The international rights group, Human Rights Watch, has alleged in its latest report released on Friday that the Nigerian military is guilty of rights abuses against people suspected to be Boko Haram members. The group accused the Federal Government for failing to provide the military with needed motivation. The HRW, founded in 1978, was established to defend the rights of people worldwide.
In the report entitled, ‘Tyranny’s false comfort: Why rights aren’t wrong in tough times’, the group’s Executive Director, Kenneth Roth, noted that human rights concerns were central to the conflict in Nigeria, where the militant Islamist group Boko Haram attacks civilians as well as the country’s security forces.
Roth said, “Oil-rich Nigeria should be able to field a professional, rights-respecting army capable of protecting Nigerians from this abusive group. However, the country’s leadership has left its military ill-equipped and poorly motivated to defend against Boko Haram attacks.
When the army has acted, it has often done so in an abusive manner, rounding up hundreds of men and boys suspected of supporting Boko Haram, detaining them in inhumane conditions, and physically abusing or even killing them. “Many other community members have been forcibly disappeared, allegedly by security forces. When Boko Haram suspects escaped in March from a famously abusive detention centre, Giwa Barracks, Nigerian security forces reportedly recaptured and summarily executed hundreds of them.”

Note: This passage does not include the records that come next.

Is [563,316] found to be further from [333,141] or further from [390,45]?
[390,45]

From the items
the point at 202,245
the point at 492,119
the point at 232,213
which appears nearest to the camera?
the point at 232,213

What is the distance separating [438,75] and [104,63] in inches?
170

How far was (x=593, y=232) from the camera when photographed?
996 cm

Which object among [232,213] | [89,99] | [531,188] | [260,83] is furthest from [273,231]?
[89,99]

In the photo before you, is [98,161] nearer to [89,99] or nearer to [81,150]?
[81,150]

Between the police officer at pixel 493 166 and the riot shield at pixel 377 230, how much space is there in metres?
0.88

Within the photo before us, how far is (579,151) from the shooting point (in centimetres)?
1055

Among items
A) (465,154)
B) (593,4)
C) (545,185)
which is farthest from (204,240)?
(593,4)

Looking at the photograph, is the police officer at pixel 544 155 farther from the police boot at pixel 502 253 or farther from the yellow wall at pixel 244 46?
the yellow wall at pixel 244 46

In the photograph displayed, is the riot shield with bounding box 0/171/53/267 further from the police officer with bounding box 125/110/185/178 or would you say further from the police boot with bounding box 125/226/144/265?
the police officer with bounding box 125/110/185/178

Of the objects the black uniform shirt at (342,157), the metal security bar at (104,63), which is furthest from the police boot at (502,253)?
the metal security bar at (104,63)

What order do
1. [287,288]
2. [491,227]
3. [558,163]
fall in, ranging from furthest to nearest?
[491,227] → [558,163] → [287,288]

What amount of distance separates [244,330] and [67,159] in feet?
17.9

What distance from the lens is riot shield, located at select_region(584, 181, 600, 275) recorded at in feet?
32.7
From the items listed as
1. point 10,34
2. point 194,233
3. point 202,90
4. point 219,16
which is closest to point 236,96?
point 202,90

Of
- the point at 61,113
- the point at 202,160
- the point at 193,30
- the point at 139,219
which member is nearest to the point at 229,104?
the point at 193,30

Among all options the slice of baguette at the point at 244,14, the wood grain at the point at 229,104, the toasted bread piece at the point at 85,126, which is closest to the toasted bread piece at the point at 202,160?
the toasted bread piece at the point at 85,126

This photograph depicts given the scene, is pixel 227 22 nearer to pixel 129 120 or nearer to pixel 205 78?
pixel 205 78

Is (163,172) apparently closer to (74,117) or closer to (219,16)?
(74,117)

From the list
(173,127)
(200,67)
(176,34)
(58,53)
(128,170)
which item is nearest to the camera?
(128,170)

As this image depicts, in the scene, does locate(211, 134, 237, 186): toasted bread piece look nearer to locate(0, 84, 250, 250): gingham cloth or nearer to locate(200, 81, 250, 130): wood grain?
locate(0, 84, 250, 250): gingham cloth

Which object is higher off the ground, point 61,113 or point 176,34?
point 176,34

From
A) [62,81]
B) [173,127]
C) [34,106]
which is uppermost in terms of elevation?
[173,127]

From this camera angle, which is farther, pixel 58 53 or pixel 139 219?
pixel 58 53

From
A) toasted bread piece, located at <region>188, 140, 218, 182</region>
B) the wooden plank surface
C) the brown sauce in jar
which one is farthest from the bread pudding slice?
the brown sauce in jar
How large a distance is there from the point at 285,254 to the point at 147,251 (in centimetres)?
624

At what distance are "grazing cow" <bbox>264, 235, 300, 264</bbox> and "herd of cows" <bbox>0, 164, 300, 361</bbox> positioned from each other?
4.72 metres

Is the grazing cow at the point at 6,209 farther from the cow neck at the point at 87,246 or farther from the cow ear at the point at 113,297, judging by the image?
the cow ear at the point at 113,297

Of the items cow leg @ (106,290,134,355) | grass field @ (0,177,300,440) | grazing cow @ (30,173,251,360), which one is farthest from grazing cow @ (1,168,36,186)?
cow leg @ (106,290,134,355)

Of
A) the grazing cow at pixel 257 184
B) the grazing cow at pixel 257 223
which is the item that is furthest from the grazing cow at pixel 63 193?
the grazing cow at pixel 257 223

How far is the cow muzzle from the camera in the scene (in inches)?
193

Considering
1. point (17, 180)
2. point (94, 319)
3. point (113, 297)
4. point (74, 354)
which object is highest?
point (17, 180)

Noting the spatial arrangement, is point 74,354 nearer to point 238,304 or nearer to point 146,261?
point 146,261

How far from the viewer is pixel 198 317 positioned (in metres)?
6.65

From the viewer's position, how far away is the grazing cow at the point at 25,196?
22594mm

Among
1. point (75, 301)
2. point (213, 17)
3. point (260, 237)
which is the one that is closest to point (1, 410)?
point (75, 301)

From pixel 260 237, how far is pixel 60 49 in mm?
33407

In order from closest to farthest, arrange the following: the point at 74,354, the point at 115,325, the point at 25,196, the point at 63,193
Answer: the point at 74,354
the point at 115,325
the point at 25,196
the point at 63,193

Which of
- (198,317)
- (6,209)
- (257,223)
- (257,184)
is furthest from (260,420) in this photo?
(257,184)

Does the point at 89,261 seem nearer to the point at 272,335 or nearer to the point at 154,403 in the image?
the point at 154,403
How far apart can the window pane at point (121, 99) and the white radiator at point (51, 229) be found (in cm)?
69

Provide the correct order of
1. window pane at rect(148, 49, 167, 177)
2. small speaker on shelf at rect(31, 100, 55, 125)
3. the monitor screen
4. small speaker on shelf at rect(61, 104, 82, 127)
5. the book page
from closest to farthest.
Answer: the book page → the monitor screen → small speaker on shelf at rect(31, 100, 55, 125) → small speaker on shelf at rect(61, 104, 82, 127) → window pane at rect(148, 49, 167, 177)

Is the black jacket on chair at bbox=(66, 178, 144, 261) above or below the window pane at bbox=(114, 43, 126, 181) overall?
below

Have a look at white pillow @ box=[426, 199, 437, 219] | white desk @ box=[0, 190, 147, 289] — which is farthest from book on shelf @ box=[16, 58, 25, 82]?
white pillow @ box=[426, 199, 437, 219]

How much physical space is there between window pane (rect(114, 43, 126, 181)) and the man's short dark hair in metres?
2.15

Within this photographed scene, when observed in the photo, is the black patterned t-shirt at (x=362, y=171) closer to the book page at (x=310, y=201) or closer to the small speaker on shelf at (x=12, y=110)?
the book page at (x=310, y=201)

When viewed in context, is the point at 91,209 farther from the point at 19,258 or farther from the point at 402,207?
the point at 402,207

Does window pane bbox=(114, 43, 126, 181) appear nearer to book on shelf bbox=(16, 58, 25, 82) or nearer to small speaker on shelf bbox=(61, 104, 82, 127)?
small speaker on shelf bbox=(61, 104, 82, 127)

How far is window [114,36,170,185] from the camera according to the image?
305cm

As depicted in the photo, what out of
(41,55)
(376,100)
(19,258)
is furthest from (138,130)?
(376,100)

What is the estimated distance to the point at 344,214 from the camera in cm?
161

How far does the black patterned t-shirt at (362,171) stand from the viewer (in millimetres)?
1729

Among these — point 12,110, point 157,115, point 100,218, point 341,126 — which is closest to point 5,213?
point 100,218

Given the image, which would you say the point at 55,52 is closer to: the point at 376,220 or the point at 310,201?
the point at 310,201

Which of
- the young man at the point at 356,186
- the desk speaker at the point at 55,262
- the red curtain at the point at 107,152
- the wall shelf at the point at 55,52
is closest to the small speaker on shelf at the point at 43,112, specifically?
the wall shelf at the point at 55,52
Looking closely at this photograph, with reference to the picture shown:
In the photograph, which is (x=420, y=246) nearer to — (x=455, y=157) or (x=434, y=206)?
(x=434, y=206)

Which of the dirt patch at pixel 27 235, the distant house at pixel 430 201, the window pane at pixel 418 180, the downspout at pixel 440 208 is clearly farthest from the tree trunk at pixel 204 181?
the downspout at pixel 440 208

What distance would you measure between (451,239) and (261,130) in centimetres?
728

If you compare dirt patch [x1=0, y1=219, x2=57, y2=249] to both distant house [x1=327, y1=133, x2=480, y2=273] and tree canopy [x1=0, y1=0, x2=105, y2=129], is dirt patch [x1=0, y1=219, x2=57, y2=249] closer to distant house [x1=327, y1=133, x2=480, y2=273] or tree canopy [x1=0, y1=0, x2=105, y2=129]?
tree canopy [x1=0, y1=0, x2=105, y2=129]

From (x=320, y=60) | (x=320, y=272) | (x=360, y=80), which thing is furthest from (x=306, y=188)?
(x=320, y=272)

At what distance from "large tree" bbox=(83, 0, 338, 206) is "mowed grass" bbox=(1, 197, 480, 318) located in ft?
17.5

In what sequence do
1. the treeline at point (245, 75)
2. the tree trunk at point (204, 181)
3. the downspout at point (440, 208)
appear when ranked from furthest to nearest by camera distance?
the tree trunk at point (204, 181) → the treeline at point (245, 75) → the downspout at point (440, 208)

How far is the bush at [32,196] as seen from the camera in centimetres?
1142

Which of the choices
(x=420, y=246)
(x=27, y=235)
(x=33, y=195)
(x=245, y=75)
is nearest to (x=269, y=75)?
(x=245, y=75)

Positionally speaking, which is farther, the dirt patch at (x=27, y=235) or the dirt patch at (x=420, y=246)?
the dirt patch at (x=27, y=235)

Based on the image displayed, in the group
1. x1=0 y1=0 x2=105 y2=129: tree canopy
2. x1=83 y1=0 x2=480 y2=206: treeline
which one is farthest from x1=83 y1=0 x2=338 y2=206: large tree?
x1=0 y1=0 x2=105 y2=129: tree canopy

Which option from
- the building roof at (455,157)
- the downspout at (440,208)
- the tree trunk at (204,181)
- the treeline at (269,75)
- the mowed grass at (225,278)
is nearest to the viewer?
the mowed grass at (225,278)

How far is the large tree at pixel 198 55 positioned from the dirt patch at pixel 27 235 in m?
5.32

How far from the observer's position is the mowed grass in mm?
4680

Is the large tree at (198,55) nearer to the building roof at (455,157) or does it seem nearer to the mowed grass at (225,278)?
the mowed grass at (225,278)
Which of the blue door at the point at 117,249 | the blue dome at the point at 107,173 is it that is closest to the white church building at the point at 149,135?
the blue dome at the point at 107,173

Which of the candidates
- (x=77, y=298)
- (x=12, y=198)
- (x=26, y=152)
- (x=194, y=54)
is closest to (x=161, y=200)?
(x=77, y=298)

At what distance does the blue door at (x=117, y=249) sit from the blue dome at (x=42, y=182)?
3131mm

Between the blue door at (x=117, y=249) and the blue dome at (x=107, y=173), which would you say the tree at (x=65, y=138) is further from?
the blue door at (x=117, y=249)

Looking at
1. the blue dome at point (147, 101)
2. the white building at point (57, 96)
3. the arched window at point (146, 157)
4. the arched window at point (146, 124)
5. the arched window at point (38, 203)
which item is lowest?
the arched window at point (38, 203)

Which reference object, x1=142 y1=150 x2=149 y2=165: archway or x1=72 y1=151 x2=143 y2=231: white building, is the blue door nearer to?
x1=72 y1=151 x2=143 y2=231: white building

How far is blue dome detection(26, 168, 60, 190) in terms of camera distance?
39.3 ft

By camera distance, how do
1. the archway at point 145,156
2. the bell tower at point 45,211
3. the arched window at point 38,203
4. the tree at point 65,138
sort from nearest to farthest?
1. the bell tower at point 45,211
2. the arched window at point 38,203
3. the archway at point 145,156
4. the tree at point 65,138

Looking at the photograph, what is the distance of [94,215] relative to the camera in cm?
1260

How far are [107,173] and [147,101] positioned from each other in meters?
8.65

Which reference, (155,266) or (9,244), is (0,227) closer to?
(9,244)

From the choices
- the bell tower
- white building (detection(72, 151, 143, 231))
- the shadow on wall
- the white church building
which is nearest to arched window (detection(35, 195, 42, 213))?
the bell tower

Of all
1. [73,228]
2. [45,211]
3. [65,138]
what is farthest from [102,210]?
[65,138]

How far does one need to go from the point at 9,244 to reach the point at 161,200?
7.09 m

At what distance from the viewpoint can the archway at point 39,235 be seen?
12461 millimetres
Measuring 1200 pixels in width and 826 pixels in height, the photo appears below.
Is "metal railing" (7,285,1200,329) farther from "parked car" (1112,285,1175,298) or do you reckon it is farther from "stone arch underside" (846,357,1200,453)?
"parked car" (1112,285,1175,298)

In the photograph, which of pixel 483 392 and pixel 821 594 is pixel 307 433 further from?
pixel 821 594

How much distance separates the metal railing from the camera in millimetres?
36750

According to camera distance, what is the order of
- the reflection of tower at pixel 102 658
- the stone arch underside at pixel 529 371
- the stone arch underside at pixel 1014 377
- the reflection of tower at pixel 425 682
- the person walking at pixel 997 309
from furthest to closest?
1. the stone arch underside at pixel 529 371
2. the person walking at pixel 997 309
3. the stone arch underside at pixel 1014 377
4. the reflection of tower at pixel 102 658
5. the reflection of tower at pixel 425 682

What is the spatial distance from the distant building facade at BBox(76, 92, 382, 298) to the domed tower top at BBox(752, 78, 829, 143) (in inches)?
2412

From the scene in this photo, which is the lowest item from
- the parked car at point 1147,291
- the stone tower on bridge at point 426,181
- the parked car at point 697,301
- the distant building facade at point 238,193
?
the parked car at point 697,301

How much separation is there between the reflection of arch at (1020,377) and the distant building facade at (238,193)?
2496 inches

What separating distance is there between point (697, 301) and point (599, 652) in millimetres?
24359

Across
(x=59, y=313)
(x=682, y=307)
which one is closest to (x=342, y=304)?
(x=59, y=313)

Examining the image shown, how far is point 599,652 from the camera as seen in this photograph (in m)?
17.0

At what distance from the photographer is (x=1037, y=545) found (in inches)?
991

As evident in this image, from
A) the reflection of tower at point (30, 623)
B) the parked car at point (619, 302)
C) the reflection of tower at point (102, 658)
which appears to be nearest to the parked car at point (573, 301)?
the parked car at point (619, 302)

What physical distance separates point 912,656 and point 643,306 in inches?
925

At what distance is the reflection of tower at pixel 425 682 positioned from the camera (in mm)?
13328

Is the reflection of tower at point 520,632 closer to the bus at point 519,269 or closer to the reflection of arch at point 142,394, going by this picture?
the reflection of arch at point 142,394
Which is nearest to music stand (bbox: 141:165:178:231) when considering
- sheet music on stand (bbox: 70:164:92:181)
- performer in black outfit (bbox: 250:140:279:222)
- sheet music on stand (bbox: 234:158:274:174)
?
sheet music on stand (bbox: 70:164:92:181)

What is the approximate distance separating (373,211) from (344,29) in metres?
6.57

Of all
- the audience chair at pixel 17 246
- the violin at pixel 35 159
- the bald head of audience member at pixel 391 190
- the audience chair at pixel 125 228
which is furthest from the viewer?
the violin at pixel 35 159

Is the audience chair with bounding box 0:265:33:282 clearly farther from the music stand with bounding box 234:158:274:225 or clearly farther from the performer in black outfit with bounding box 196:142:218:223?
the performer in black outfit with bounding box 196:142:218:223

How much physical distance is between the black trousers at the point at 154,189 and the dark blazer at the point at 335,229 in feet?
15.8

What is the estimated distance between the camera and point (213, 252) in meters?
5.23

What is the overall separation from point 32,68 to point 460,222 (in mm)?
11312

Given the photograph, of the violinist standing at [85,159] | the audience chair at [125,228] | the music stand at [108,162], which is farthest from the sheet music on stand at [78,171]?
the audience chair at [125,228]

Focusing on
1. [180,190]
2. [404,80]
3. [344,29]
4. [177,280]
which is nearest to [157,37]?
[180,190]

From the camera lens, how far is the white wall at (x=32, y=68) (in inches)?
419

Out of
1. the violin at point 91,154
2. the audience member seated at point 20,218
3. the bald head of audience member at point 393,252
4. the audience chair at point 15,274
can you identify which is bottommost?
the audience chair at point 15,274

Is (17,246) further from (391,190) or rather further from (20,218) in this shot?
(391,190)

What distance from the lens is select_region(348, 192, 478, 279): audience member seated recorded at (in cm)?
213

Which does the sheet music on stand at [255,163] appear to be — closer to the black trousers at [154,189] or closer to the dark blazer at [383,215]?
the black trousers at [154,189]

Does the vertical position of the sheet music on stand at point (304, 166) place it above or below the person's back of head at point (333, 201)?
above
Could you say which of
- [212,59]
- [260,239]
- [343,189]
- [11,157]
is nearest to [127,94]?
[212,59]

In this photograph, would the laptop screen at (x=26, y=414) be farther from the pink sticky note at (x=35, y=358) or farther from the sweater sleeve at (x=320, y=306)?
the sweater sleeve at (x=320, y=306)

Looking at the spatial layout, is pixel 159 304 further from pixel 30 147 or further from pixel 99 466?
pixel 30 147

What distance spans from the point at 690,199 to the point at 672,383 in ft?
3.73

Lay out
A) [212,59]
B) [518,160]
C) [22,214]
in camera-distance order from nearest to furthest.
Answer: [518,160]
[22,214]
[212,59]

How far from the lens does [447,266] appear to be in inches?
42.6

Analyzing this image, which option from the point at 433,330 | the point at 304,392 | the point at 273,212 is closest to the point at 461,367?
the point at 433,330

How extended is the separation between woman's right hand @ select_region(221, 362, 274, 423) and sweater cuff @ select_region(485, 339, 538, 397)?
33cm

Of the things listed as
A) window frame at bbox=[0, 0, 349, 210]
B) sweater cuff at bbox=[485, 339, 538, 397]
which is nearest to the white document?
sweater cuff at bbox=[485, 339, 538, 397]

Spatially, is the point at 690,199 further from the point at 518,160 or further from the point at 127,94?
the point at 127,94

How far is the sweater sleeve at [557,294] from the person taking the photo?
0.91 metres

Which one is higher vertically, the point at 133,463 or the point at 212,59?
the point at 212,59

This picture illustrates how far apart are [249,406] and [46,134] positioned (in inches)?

The HRW boss further alleged that the persistent lack of accountability for these atrocities had made it difficult for Nigeria’s allies to provide security assistance for fear of themselves becoming complicit in abuses. “The failure of Nigeria’s leadership to rein in security forces has also alienated local communities that might otherwise have willingly provided intelligence to the authorities.
Winning the ‘hearts and minds’ of the civilian population will require that the government transparently investigates alleged army abuses and punish offenders,” he said.